Informationen und Vorbereitung auf Erdbeben
Um sich bestmöglich auf Erdbeben vorzubereiten, ist es ratsam, sich über die Verhaltensregeln im Ernstfall zu informieren. Dazu gehört beispielsweise, während eines Bebens Schutz unter stabilen Möbeln zu suchen oder sich von Fenstern und Regalen fernzuhalten. Nach einem Erdbeben sollte man das Gebäude verlassen und sich an einem sicheren Ort im Freien aufhalten. Es ist auch wichtig, einen Notfallplan zu haben und eine Notfallausrüstung bereitzuhalten, die unter anderem Wasser, haltbare Lebensmittel, eine Taschenlampe und ein Radio enthält. (Lesen Sie auch: Serie Frühling ZDF: " – Ich weiß,…)
Tabelle: Erdbebenereignisse in Griechenland (Auswahl)
| Datum | Ort | Magnitude | Tiefe (km) |
|---|---|---|---|
| 08.03.2026 | Rodotópi, Epirus | 5,5 | 10 |
| 01.01.2026 | Kreta | 4,9 | 20 |
| 15.11.2025 | Athen | 4,2 | 15 |
Häufig gestellte Fragen zu erdbeben korfu
Wo genau lag das Epizentrum des Erdbebens auf Korfu?
Das Epizentrum des Erdbebens vom 8. März 2026 lag etwa zwei Kilometer südöstlich des Ortes Rodotópi in der Region Epirus, rund 15 Kilometer nordwestlich der Regionalhauptstadt Ioannina. Es befand sich auf dem Festland in einer Tiefe von etwa zehn Kilometern.
Wie stark war das Erdbeben, das Korfu erschüttert hat?
Die Stärke des Erdbebens wurde von verschiedenen Institutionen unterschiedlich angegeben. Die US-Behörde United States Geological Survey (USGS) gab eine Magnitude von 5,5 auf der Richterskala an, während das Geodynamische Institut der Universität Athen eine Stärke von 5,3 meldete.
Gab es Schäden durch das Erdbeben auf Korfu und in der Region Epirus?

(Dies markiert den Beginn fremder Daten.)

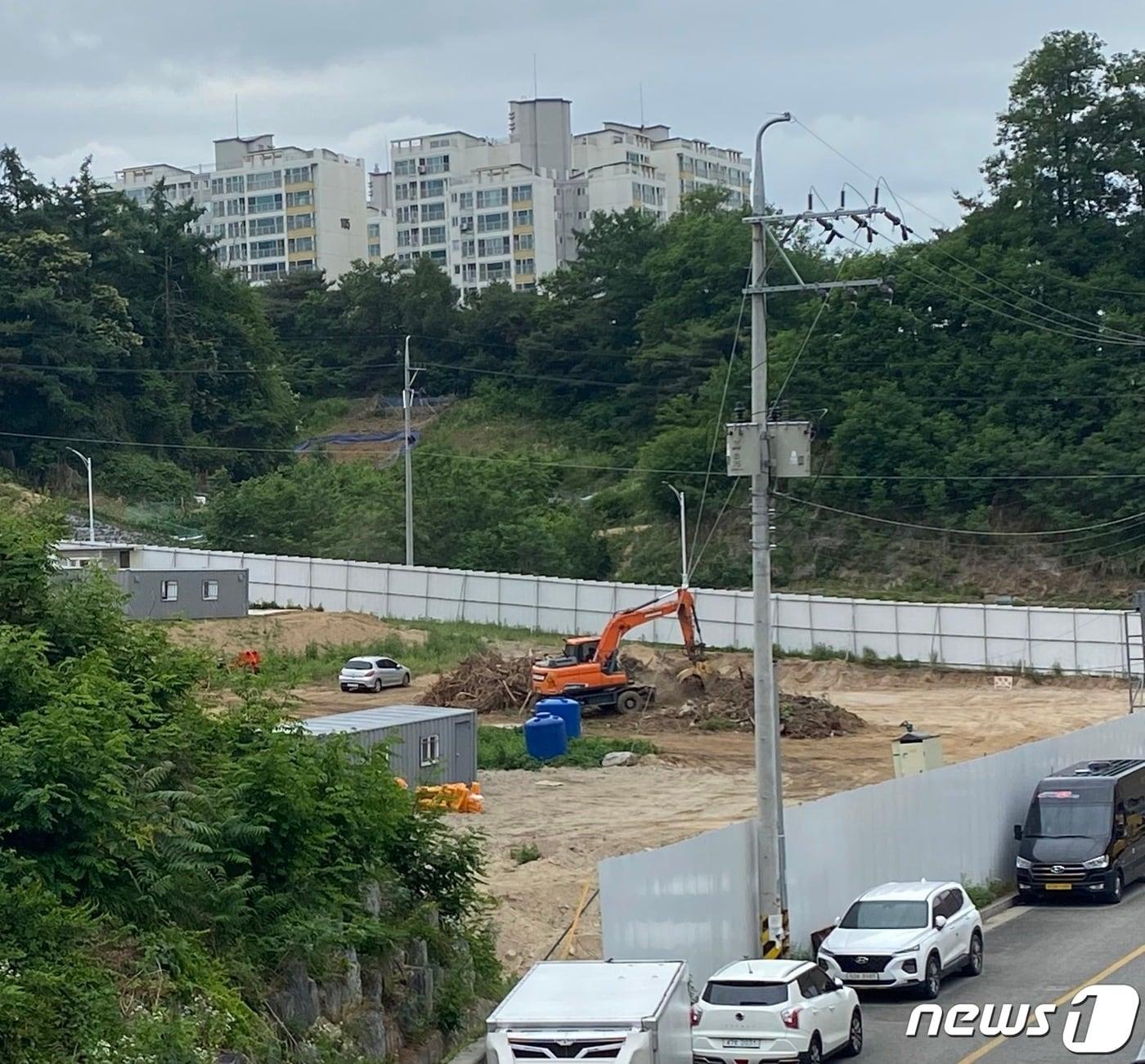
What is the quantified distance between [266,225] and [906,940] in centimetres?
14882

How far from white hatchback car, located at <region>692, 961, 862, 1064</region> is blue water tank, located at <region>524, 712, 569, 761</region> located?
2275 centimetres

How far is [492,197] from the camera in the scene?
522 feet

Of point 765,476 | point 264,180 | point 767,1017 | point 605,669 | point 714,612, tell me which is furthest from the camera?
point 264,180

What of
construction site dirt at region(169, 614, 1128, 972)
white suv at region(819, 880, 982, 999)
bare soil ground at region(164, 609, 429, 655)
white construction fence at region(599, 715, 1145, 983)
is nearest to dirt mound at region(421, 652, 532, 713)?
construction site dirt at region(169, 614, 1128, 972)

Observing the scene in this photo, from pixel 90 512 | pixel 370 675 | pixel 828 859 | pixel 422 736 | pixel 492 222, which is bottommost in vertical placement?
pixel 370 675

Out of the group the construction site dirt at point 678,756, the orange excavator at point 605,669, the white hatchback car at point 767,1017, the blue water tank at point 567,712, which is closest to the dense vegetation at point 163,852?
Result: the construction site dirt at point 678,756

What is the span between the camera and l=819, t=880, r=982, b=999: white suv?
76.4 ft

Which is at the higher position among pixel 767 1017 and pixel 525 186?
pixel 525 186

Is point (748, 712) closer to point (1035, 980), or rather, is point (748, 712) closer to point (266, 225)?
point (1035, 980)

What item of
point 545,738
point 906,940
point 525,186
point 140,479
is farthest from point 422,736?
point 525,186

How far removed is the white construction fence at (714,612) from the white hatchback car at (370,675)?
15172 mm

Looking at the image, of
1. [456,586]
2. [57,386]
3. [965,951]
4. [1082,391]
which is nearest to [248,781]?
[965,951]

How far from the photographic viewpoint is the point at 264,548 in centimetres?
8831

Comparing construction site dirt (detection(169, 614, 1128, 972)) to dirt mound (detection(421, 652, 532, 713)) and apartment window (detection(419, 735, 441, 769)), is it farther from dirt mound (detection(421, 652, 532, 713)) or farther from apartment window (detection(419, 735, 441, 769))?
apartment window (detection(419, 735, 441, 769))
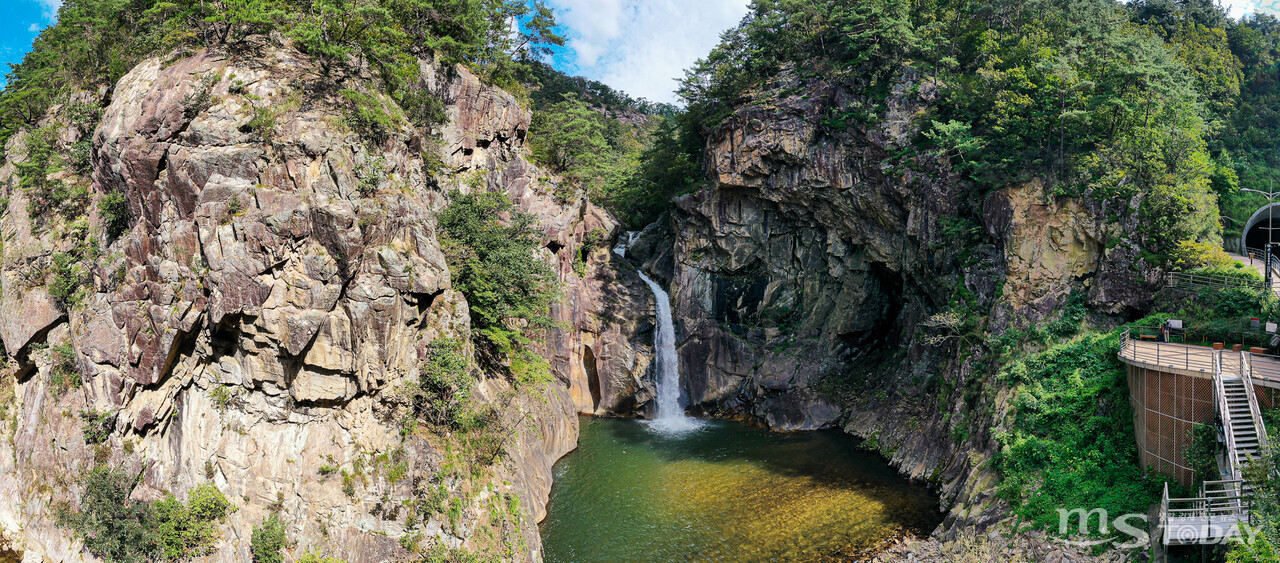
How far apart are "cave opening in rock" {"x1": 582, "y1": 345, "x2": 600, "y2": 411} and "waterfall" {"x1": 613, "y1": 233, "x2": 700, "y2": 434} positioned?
3408mm

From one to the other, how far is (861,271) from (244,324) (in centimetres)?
2942

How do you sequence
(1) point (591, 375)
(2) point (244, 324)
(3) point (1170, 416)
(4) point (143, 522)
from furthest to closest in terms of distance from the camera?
(1) point (591, 375)
(3) point (1170, 416)
(2) point (244, 324)
(4) point (143, 522)

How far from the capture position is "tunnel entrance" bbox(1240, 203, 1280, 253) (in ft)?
80.5

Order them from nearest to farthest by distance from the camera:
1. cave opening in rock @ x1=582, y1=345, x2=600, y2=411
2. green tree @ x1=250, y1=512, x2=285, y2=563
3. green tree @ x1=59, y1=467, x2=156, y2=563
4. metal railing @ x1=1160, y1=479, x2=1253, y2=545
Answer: metal railing @ x1=1160, y1=479, x2=1253, y2=545 < green tree @ x1=250, y1=512, x2=285, y2=563 < green tree @ x1=59, y1=467, x2=156, y2=563 < cave opening in rock @ x1=582, y1=345, x2=600, y2=411

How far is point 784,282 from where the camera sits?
37.2 meters

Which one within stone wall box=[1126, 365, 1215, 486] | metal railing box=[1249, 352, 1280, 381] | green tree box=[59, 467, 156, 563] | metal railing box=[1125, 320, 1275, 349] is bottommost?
green tree box=[59, 467, 156, 563]

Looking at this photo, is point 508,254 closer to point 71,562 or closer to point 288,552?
point 288,552

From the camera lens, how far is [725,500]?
80.1 feet

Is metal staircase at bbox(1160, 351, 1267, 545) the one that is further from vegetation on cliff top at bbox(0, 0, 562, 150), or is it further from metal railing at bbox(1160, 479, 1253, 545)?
vegetation on cliff top at bbox(0, 0, 562, 150)

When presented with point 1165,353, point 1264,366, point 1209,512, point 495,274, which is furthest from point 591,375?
point 1264,366

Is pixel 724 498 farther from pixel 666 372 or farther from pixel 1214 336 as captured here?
pixel 1214 336

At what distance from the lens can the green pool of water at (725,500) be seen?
2083cm

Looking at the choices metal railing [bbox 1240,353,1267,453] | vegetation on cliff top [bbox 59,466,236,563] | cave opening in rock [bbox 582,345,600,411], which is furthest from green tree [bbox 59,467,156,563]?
metal railing [bbox 1240,353,1267,453]

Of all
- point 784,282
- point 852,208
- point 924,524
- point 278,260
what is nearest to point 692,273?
point 784,282
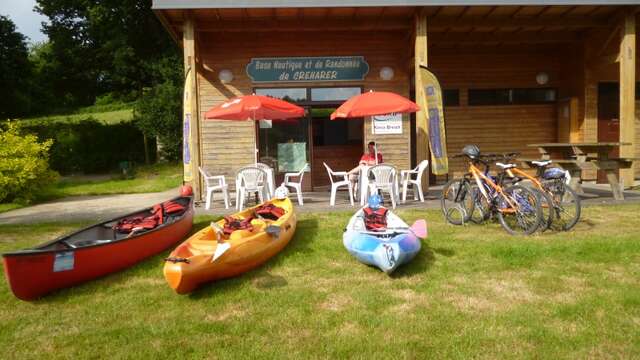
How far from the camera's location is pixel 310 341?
11.6 feet

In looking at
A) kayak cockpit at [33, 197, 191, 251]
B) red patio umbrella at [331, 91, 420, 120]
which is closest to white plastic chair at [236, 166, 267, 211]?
kayak cockpit at [33, 197, 191, 251]

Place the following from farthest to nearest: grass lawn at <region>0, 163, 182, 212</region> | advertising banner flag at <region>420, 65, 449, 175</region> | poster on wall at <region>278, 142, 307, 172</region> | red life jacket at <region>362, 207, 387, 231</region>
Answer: grass lawn at <region>0, 163, 182, 212</region>, poster on wall at <region>278, 142, 307, 172</region>, advertising banner flag at <region>420, 65, 449, 175</region>, red life jacket at <region>362, 207, 387, 231</region>

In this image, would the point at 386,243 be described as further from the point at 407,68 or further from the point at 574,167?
the point at 407,68

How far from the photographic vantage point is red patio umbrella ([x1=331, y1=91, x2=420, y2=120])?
25.9 feet

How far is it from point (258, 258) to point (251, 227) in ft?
1.62

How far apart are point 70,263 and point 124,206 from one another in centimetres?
548

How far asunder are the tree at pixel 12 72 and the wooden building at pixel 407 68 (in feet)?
67.3

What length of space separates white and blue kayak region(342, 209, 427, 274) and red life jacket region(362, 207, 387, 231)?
61 mm

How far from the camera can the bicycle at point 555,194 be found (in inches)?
234

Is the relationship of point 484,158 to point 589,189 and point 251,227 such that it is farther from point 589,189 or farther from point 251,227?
point 589,189

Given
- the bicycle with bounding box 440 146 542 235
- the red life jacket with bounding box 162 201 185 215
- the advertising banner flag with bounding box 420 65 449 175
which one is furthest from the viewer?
the advertising banner flag with bounding box 420 65 449 175

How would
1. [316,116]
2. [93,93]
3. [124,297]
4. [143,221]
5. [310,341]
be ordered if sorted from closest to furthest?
[310,341] → [124,297] → [143,221] → [316,116] → [93,93]

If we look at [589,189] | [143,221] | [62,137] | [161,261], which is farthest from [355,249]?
[62,137]

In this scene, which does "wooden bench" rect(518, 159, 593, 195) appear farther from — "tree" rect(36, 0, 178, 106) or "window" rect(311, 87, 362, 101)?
"tree" rect(36, 0, 178, 106)
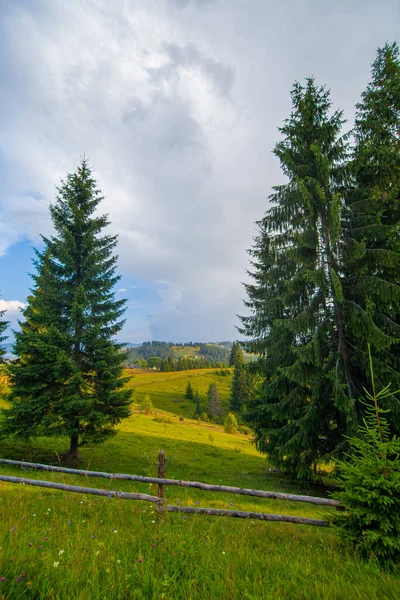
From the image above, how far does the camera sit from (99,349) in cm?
1289

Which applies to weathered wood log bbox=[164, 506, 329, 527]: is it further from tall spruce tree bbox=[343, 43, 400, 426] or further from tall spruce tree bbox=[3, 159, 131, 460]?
tall spruce tree bbox=[3, 159, 131, 460]

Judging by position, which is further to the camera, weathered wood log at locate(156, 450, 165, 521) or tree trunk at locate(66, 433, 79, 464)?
tree trunk at locate(66, 433, 79, 464)

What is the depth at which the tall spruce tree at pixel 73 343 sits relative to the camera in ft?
39.0

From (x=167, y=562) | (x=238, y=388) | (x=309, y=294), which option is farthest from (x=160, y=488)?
(x=238, y=388)

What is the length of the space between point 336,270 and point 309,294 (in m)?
1.44

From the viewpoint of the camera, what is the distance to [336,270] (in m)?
10.6

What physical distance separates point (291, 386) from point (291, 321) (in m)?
3.88

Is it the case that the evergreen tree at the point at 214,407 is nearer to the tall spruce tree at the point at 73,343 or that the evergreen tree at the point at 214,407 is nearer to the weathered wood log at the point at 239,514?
the tall spruce tree at the point at 73,343

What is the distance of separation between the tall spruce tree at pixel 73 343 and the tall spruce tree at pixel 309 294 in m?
8.04

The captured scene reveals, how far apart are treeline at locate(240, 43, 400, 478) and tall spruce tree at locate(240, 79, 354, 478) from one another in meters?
0.04

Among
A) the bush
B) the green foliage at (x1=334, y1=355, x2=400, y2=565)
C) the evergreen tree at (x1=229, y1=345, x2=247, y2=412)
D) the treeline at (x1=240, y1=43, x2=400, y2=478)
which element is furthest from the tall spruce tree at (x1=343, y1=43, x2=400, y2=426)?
the evergreen tree at (x1=229, y1=345, x2=247, y2=412)

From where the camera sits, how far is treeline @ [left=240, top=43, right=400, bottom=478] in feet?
31.1

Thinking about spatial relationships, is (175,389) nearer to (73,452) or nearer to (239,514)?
(73,452)

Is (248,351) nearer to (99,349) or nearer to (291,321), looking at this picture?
(291,321)
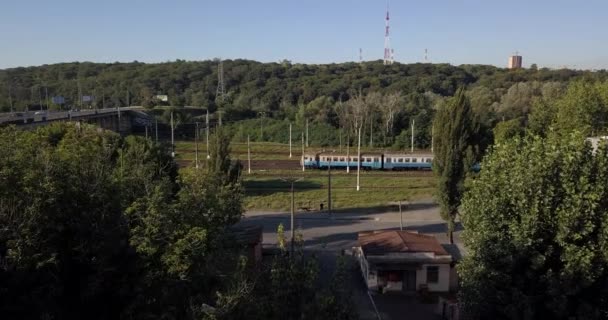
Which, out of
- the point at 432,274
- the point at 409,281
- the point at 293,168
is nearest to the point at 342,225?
the point at 409,281

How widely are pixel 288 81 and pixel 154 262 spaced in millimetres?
98788

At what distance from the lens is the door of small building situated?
16.5 meters

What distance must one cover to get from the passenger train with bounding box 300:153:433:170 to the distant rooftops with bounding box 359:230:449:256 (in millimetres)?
22767

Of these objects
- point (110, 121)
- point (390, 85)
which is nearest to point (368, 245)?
point (110, 121)

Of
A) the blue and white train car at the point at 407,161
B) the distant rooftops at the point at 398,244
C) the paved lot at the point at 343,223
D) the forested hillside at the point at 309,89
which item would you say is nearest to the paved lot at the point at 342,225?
the paved lot at the point at 343,223

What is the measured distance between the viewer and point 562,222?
841 cm

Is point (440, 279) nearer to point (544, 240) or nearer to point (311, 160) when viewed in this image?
point (544, 240)

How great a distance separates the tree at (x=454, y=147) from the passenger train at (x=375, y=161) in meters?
21.6

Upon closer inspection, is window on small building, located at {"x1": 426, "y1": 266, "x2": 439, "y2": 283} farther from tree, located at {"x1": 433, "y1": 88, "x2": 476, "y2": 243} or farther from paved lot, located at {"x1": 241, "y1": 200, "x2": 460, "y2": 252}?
paved lot, located at {"x1": 241, "y1": 200, "x2": 460, "y2": 252}

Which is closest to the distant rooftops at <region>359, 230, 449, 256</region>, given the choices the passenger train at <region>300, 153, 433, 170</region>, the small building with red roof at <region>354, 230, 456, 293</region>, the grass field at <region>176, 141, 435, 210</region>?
the small building with red roof at <region>354, 230, 456, 293</region>

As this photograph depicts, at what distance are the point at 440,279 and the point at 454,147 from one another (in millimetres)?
5458

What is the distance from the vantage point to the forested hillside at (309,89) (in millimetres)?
63750

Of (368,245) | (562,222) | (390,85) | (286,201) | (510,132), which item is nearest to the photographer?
(562,222)

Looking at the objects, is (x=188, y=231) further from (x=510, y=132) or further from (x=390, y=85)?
(x=390, y=85)
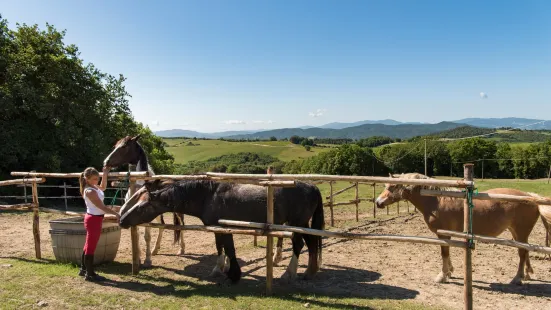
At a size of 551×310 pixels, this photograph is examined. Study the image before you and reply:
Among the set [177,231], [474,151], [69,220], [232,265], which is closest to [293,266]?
[232,265]

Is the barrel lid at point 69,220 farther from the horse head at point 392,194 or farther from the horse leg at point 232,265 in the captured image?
the horse head at point 392,194

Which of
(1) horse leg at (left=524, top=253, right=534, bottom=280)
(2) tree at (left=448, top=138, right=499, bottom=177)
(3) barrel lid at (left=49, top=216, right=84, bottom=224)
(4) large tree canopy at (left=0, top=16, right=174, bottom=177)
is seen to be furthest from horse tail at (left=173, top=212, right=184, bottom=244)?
(2) tree at (left=448, top=138, right=499, bottom=177)

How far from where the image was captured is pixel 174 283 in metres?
5.80

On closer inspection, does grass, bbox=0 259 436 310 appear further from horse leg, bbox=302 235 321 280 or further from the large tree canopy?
the large tree canopy

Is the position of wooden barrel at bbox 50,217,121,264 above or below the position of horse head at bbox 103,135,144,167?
below

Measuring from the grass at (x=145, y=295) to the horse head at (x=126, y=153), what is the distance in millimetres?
2119

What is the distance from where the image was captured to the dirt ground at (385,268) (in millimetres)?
5270

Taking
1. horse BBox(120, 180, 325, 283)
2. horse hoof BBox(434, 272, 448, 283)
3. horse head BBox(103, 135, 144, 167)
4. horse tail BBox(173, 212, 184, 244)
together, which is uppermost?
horse head BBox(103, 135, 144, 167)

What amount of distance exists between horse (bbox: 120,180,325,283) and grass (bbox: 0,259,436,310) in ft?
2.29

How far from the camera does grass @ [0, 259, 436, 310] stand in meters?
4.78

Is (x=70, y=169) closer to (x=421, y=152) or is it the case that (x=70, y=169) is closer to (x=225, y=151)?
(x=421, y=152)

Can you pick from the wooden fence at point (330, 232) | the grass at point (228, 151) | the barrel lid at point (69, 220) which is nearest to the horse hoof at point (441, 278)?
the wooden fence at point (330, 232)

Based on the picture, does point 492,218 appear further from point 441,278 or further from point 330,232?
point 330,232

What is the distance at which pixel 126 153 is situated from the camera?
7117mm
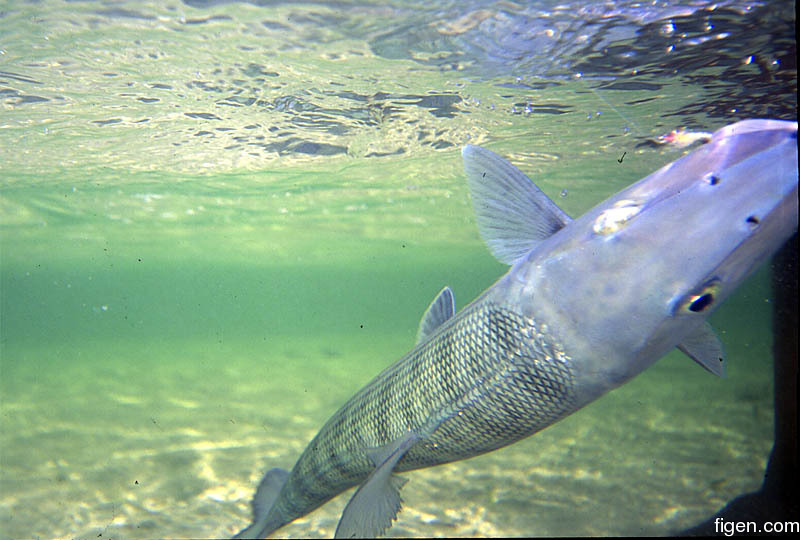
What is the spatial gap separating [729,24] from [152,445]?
13.7 m

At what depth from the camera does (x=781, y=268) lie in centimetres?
659

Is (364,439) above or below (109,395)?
above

Obwohl das Erdbeben deutlich spürbar war, gab es zunächst keine Berichte über größere Schäden. Es kam jedoch zu Stromausfällen, Steinschlägen und kleineren Erdrutschen in der Region Epirus. Die Behörden riefen die Bevölkerung zur Vorsicht auf.
Wie bereite ich mich auf ein Erdbeben in Griechenland vor?
Informieren Sie sich über Verhaltensregeln während und nach einem Erdbeben. Suchen Sie während eines Bebens Schutz unter stabilen Möbeln. Halten Sie sich von Fenstern fern. Nach dem Beben verlassen Sie das Gebäude. Erstellen Sie einen Notfallplan und halten Sie eine Notfallausrüstung bereit.
Warum ist Griechenland so häufig von Erdbeben betroffen?
Griechenland liegt in einer seismisch aktiven Zone, in der sich die Eurasische und die Afrikanische Kontinentalplatte treffen. Diese tektonische Aktivität führt häufig zu Erdbeben unterschiedlicher Stärke. Die Region um Korfu und Epirus ist besonders gefährdet.